The angle between the lines \(\\{(\mathrm{x}, 0) /(\mathrm{x} \in \mathrm{R})\\}\) and \(\\{(0, y) /(y \in R)\\}\) is \(\ldots \ldots\) (a) \((\pi / 2)\) (b) \(-(\pi / 2)\) (c) 0 (d) \(\pi\)

The line \(3 \mathrm{x}-4 \mathrm{y}+7=0\) is rotated through an angle \((\pi / 4)\) in the clockwise direction about the point \((-1,1)\). The equation of the line in its new position is (a) \(7 \mathrm{y}+\mathrm{x}-6=0\) (b) \(7 \mathrm{y}-\mathrm{x}-6=0\) (c) \(7 \mathrm{y}+\mathrm{x}+6=0\) (d) \(7 \mathrm{y}-\mathrm{x}+6=0\)

Supplied material:
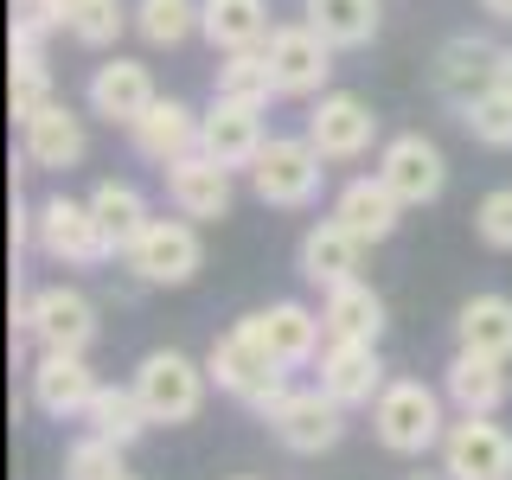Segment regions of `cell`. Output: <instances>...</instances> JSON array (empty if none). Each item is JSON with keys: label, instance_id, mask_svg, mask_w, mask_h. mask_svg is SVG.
I'll list each match as a JSON object with an SVG mask.
<instances>
[{"label": "cell", "instance_id": "6", "mask_svg": "<svg viewBox=\"0 0 512 480\" xmlns=\"http://www.w3.org/2000/svg\"><path fill=\"white\" fill-rule=\"evenodd\" d=\"M205 384H212V372L205 365H192L186 352H148V359L135 365V391H141V404H148L154 423H192V416L205 410Z\"/></svg>", "mask_w": 512, "mask_h": 480}, {"label": "cell", "instance_id": "37", "mask_svg": "<svg viewBox=\"0 0 512 480\" xmlns=\"http://www.w3.org/2000/svg\"><path fill=\"white\" fill-rule=\"evenodd\" d=\"M122 455H128L122 442L84 436V442H71V448H64V480H128Z\"/></svg>", "mask_w": 512, "mask_h": 480}, {"label": "cell", "instance_id": "15", "mask_svg": "<svg viewBox=\"0 0 512 480\" xmlns=\"http://www.w3.org/2000/svg\"><path fill=\"white\" fill-rule=\"evenodd\" d=\"M442 468L455 480H512V436L493 416H461L442 436Z\"/></svg>", "mask_w": 512, "mask_h": 480}, {"label": "cell", "instance_id": "35", "mask_svg": "<svg viewBox=\"0 0 512 480\" xmlns=\"http://www.w3.org/2000/svg\"><path fill=\"white\" fill-rule=\"evenodd\" d=\"M7 103H13V122L39 116L52 103V64H45V45L32 52H13V77H7Z\"/></svg>", "mask_w": 512, "mask_h": 480}, {"label": "cell", "instance_id": "38", "mask_svg": "<svg viewBox=\"0 0 512 480\" xmlns=\"http://www.w3.org/2000/svg\"><path fill=\"white\" fill-rule=\"evenodd\" d=\"M474 237H480L487 250H506V256H512V186L487 192V199L474 205Z\"/></svg>", "mask_w": 512, "mask_h": 480}, {"label": "cell", "instance_id": "21", "mask_svg": "<svg viewBox=\"0 0 512 480\" xmlns=\"http://www.w3.org/2000/svg\"><path fill=\"white\" fill-rule=\"evenodd\" d=\"M148 103H154V77H148V64H135V58H109V64H96V71H90V116H103L109 128H128Z\"/></svg>", "mask_w": 512, "mask_h": 480}, {"label": "cell", "instance_id": "30", "mask_svg": "<svg viewBox=\"0 0 512 480\" xmlns=\"http://www.w3.org/2000/svg\"><path fill=\"white\" fill-rule=\"evenodd\" d=\"M461 352H487V359H512V301L506 295H474L455 314Z\"/></svg>", "mask_w": 512, "mask_h": 480}, {"label": "cell", "instance_id": "13", "mask_svg": "<svg viewBox=\"0 0 512 480\" xmlns=\"http://www.w3.org/2000/svg\"><path fill=\"white\" fill-rule=\"evenodd\" d=\"M263 103H237V96H212V109L199 116V148L218 160V167H256V154H263Z\"/></svg>", "mask_w": 512, "mask_h": 480}, {"label": "cell", "instance_id": "25", "mask_svg": "<svg viewBox=\"0 0 512 480\" xmlns=\"http://www.w3.org/2000/svg\"><path fill=\"white\" fill-rule=\"evenodd\" d=\"M500 52H506V45H487V39H448L436 52V90L448 96V103H468L474 90L493 84Z\"/></svg>", "mask_w": 512, "mask_h": 480}, {"label": "cell", "instance_id": "9", "mask_svg": "<svg viewBox=\"0 0 512 480\" xmlns=\"http://www.w3.org/2000/svg\"><path fill=\"white\" fill-rule=\"evenodd\" d=\"M237 327H244L250 340L282 365V372H301V365H314L320 346H327V320H320L314 308H301V301H269V308L244 314Z\"/></svg>", "mask_w": 512, "mask_h": 480}, {"label": "cell", "instance_id": "2", "mask_svg": "<svg viewBox=\"0 0 512 480\" xmlns=\"http://www.w3.org/2000/svg\"><path fill=\"white\" fill-rule=\"evenodd\" d=\"M13 333L32 340L39 352H90L96 346V301L64 282L13 295Z\"/></svg>", "mask_w": 512, "mask_h": 480}, {"label": "cell", "instance_id": "8", "mask_svg": "<svg viewBox=\"0 0 512 480\" xmlns=\"http://www.w3.org/2000/svg\"><path fill=\"white\" fill-rule=\"evenodd\" d=\"M263 423L288 455H327V448H340V436H346V404L327 397L320 384H308V391H288Z\"/></svg>", "mask_w": 512, "mask_h": 480}, {"label": "cell", "instance_id": "26", "mask_svg": "<svg viewBox=\"0 0 512 480\" xmlns=\"http://www.w3.org/2000/svg\"><path fill=\"white\" fill-rule=\"evenodd\" d=\"M320 320H327V340H378V333H384V295L372 282L352 276L340 288H327Z\"/></svg>", "mask_w": 512, "mask_h": 480}, {"label": "cell", "instance_id": "19", "mask_svg": "<svg viewBox=\"0 0 512 480\" xmlns=\"http://www.w3.org/2000/svg\"><path fill=\"white\" fill-rule=\"evenodd\" d=\"M167 199H173V212H186L192 224H212V218L231 212V167H218L205 148H192L186 160L167 167Z\"/></svg>", "mask_w": 512, "mask_h": 480}, {"label": "cell", "instance_id": "10", "mask_svg": "<svg viewBox=\"0 0 512 480\" xmlns=\"http://www.w3.org/2000/svg\"><path fill=\"white\" fill-rule=\"evenodd\" d=\"M308 141L327 160H365L372 141H378V109L365 103V96H352V90H327L314 103V116H308Z\"/></svg>", "mask_w": 512, "mask_h": 480}, {"label": "cell", "instance_id": "28", "mask_svg": "<svg viewBox=\"0 0 512 480\" xmlns=\"http://www.w3.org/2000/svg\"><path fill=\"white\" fill-rule=\"evenodd\" d=\"M90 212H96V224H103V237H109V256H128V250H135V237L154 224L141 186H128V180H103V186L90 192Z\"/></svg>", "mask_w": 512, "mask_h": 480}, {"label": "cell", "instance_id": "14", "mask_svg": "<svg viewBox=\"0 0 512 480\" xmlns=\"http://www.w3.org/2000/svg\"><path fill=\"white\" fill-rule=\"evenodd\" d=\"M320 391L340 397L346 410H372L378 391L391 378H384V359H378V340H327L320 346Z\"/></svg>", "mask_w": 512, "mask_h": 480}, {"label": "cell", "instance_id": "27", "mask_svg": "<svg viewBox=\"0 0 512 480\" xmlns=\"http://www.w3.org/2000/svg\"><path fill=\"white\" fill-rule=\"evenodd\" d=\"M308 7V26L333 52H359V45L378 39V20H384V0H301Z\"/></svg>", "mask_w": 512, "mask_h": 480}, {"label": "cell", "instance_id": "5", "mask_svg": "<svg viewBox=\"0 0 512 480\" xmlns=\"http://www.w3.org/2000/svg\"><path fill=\"white\" fill-rule=\"evenodd\" d=\"M122 263L135 269V282H148V288H186L192 276H199V263H205L199 224H192L186 212L180 218H154Z\"/></svg>", "mask_w": 512, "mask_h": 480}, {"label": "cell", "instance_id": "29", "mask_svg": "<svg viewBox=\"0 0 512 480\" xmlns=\"http://www.w3.org/2000/svg\"><path fill=\"white\" fill-rule=\"evenodd\" d=\"M84 423H90V436L135 448V442L154 429V416H148V404H141L135 384H103V391H96V404L84 410Z\"/></svg>", "mask_w": 512, "mask_h": 480}, {"label": "cell", "instance_id": "12", "mask_svg": "<svg viewBox=\"0 0 512 480\" xmlns=\"http://www.w3.org/2000/svg\"><path fill=\"white\" fill-rule=\"evenodd\" d=\"M269 71H276V90L282 96H327V77H333V45L301 20V26H276L269 32Z\"/></svg>", "mask_w": 512, "mask_h": 480}, {"label": "cell", "instance_id": "40", "mask_svg": "<svg viewBox=\"0 0 512 480\" xmlns=\"http://www.w3.org/2000/svg\"><path fill=\"white\" fill-rule=\"evenodd\" d=\"M480 7H487L493 20H512V0H480Z\"/></svg>", "mask_w": 512, "mask_h": 480}, {"label": "cell", "instance_id": "11", "mask_svg": "<svg viewBox=\"0 0 512 480\" xmlns=\"http://www.w3.org/2000/svg\"><path fill=\"white\" fill-rule=\"evenodd\" d=\"M378 180L404 205H436L442 186H448V160L429 135H391L378 148Z\"/></svg>", "mask_w": 512, "mask_h": 480}, {"label": "cell", "instance_id": "17", "mask_svg": "<svg viewBox=\"0 0 512 480\" xmlns=\"http://www.w3.org/2000/svg\"><path fill=\"white\" fill-rule=\"evenodd\" d=\"M128 141H135L141 160H154V167L167 173L173 160H186L199 148V109H186L180 96H154V103L128 122Z\"/></svg>", "mask_w": 512, "mask_h": 480}, {"label": "cell", "instance_id": "32", "mask_svg": "<svg viewBox=\"0 0 512 480\" xmlns=\"http://www.w3.org/2000/svg\"><path fill=\"white\" fill-rule=\"evenodd\" d=\"M135 32L154 52H173L199 32V0H135Z\"/></svg>", "mask_w": 512, "mask_h": 480}, {"label": "cell", "instance_id": "3", "mask_svg": "<svg viewBox=\"0 0 512 480\" xmlns=\"http://www.w3.org/2000/svg\"><path fill=\"white\" fill-rule=\"evenodd\" d=\"M320 154L308 135H269L263 154H256L250 167V192L263 205H276V212H308L320 199V180H327V167H320Z\"/></svg>", "mask_w": 512, "mask_h": 480}, {"label": "cell", "instance_id": "16", "mask_svg": "<svg viewBox=\"0 0 512 480\" xmlns=\"http://www.w3.org/2000/svg\"><path fill=\"white\" fill-rule=\"evenodd\" d=\"M96 391L103 384L84 365V352H39V365H32V404L52 416V423H84Z\"/></svg>", "mask_w": 512, "mask_h": 480}, {"label": "cell", "instance_id": "33", "mask_svg": "<svg viewBox=\"0 0 512 480\" xmlns=\"http://www.w3.org/2000/svg\"><path fill=\"white\" fill-rule=\"evenodd\" d=\"M461 109V128L480 141V148H512V90H500V84H487V90H474L468 103H455Z\"/></svg>", "mask_w": 512, "mask_h": 480}, {"label": "cell", "instance_id": "7", "mask_svg": "<svg viewBox=\"0 0 512 480\" xmlns=\"http://www.w3.org/2000/svg\"><path fill=\"white\" fill-rule=\"evenodd\" d=\"M39 256L45 263H64V269L109 263V237H103V224H96L90 199H64V192H52V199L39 205Z\"/></svg>", "mask_w": 512, "mask_h": 480}, {"label": "cell", "instance_id": "4", "mask_svg": "<svg viewBox=\"0 0 512 480\" xmlns=\"http://www.w3.org/2000/svg\"><path fill=\"white\" fill-rule=\"evenodd\" d=\"M205 372H212V384H218V391H231L237 404H244V410H256V416H269V410H276L288 391H295V384H288V372H282V365H276L263 346L250 340L244 327H231V333H224V340L212 346Z\"/></svg>", "mask_w": 512, "mask_h": 480}, {"label": "cell", "instance_id": "18", "mask_svg": "<svg viewBox=\"0 0 512 480\" xmlns=\"http://www.w3.org/2000/svg\"><path fill=\"white\" fill-rule=\"evenodd\" d=\"M20 148H26V167H39V173H71L77 160H84V116H77L71 103H45L39 116H26L20 122Z\"/></svg>", "mask_w": 512, "mask_h": 480}, {"label": "cell", "instance_id": "22", "mask_svg": "<svg viewBox=\"0 0 512 480\" xmlns=\"http://www.w3.org/2000/svg\"><path fill=\"white\" fill-rule=\"evenodd\" d=\"M442 391L461 416H493L506 404L512 378H506V359H487V352H455L442 372Z\"/></svg>", "mask_w": 512, "mask_h": 480}, {"label": "cell", "instance_id": "42", "mask_svg": "<svg viewBox=\"0 0 512 480\" xmlns=\"http://www.w3.org/2000/svg\"><path fill=\"white\" fill-rule=\"evenodd\" d=\"M237 480H250V474H237Z\"/></svg>", "mask_w": 512, "mask_h": 480}, {"label": "cell", "instance_id": "24", "mask_svg": "<svg viewBox=\"0 0 512 480\" xmlns=\"http://www.w3.org/2000/svg\"><path fill=\"white\" fill-rule=\"evenodd\" d=\"M199 32L212 52H244V45H269V0H199Z\"/></svg>", "mask_w": 512, "mask_h": 480}, {"label": "cell", "instance_id": "31", "mask_svg": "<svg viewBox=\"0 0 512 480\" xmlns=\"http://www.w3.org/2000/svg\"><path fill=\"white\" fill-rule=\"evenodd\" d=\"M218 96H237V103H269V96H282L263 45H244V52L218 58Z\"/></svg>", "mask_w": 512, "mask_h": 480}, {"label": "cell", "instance_id": "39", "mask_svg": "<svg viewBox=\"0 0 512 480\" xmlns=\"http://www.w3.org/2000/svg\"><path fill=\"white\" fill-rule=\"evenodd\" d=\"M493 84H500V90H512V45L500 52V71H493Z\"/></svg>", "mask_w": 512, "mask_h": 480}, {"label": "cell", "instance_id": "41", "mask_svg": "<svg viewBox=\"0 0 512 480\" xmlns=\"http://www.w3.org/2000/svg\"><path fill=\"white\" fill-rule=\"evenodd\" d=\"M404 480H455L448 468H416V474H404Z\"/></svg>", "mask_w": 512, "mask_h": 480}, {"label": "cell", "instance_id": "36", "mask_svg": "<svg viewBox=\"0 0 512 480\" xmlns=\"http://www.w3.org/2000/svg\"><path fill=\"white\" fill-rule=\"evenodd\" d=\"M52 32H71V0H13L7 52H32V45H45Z\"/></svg>", "mask_w": 512, "mask_h": 480}, {"label": "cell", "instance_id": "23", "mask_svg": "<svg viewBox=\"0 0 512 480\" xmlns=\"http://www.w3.org/2000/svg\"><path fill=\"white\" fill-rule=\"evenodd\" d=\"M359 237L346 231L340 218H320L308 237H301V276H308L320 295L327 288H340V282H352V269H359Z\"/></svg>", "mask_w": 512, "mask_h": 480}, {"label": "cell", "instance_id": "43", "mask_svg": "<svg viewBox=\"0 0 512 480\" xmlns=\"http://www.w3.org/2000/svg\"><path fill=\"white\" fill-rule=\"evenodd\" d=\"M128 480H135V474H128Z\"/></svg>", "mask_w": 512, "mask_h": 480}, {"label": "cell", "instance_id": "34", "mask_svg": "<svg viewBox=\"0 0 512 480\" xmlns=\"http://www.w3.org/2000/svg\"><path fill=\"white\" fill-rule=\"evenodd\" d=\"M128 26H135V7H122V0H71V39L90 52H109Z\"/></svg>", "mask_w": 512, "mask_h": 480}, {"label": "cell", "instance_id": "1", "mask_svg": "<svg viewBox=\"0 0 512 480\" xmlns=\"http://www.w3.org/2000/svg\"><path fill=\"white\" fill-rule=\"evenodd\" d=\"M442 397L448 391H429L423 378H391L378 391V404H372L378 448H391V455H404V461H423L429 448H442V436H448Z\"/></svg>", "mask_w": 512, "mask_h": 480}, {"label": "cell", "instance_id": "20", "mask_svg": "<svg viewBox=\"0 0 512 480\" xmlns=\"http://www.w3.org/2000/svg\"><path fill=\"white\" fill-rule=\"evenodd\" d=\"M404 212H410V205L397 199V192L384 186L378 173H359V180H346L340 199H333V218H340L346 231L359 237V244H384V237L404 224Z\"/></svg>", "mask_w": 512, "mask_h": 480}]
</instances>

Task directions:
Answer these about the geometry problems on lines:
(a) Which two sets of points define the lines whose angle is asked for?
(b) What is the equation of the line that gets rotated?
(c) Through what angle, in which direction, and about which point is that line rotated?

The output:
(a) {(x, 0) / x ∈ R} and {(0, y) / y ∈ R}
(b) 3x − 4y + 7 = 0
(c) Through π/4, clockwise, about the point (−1, 1)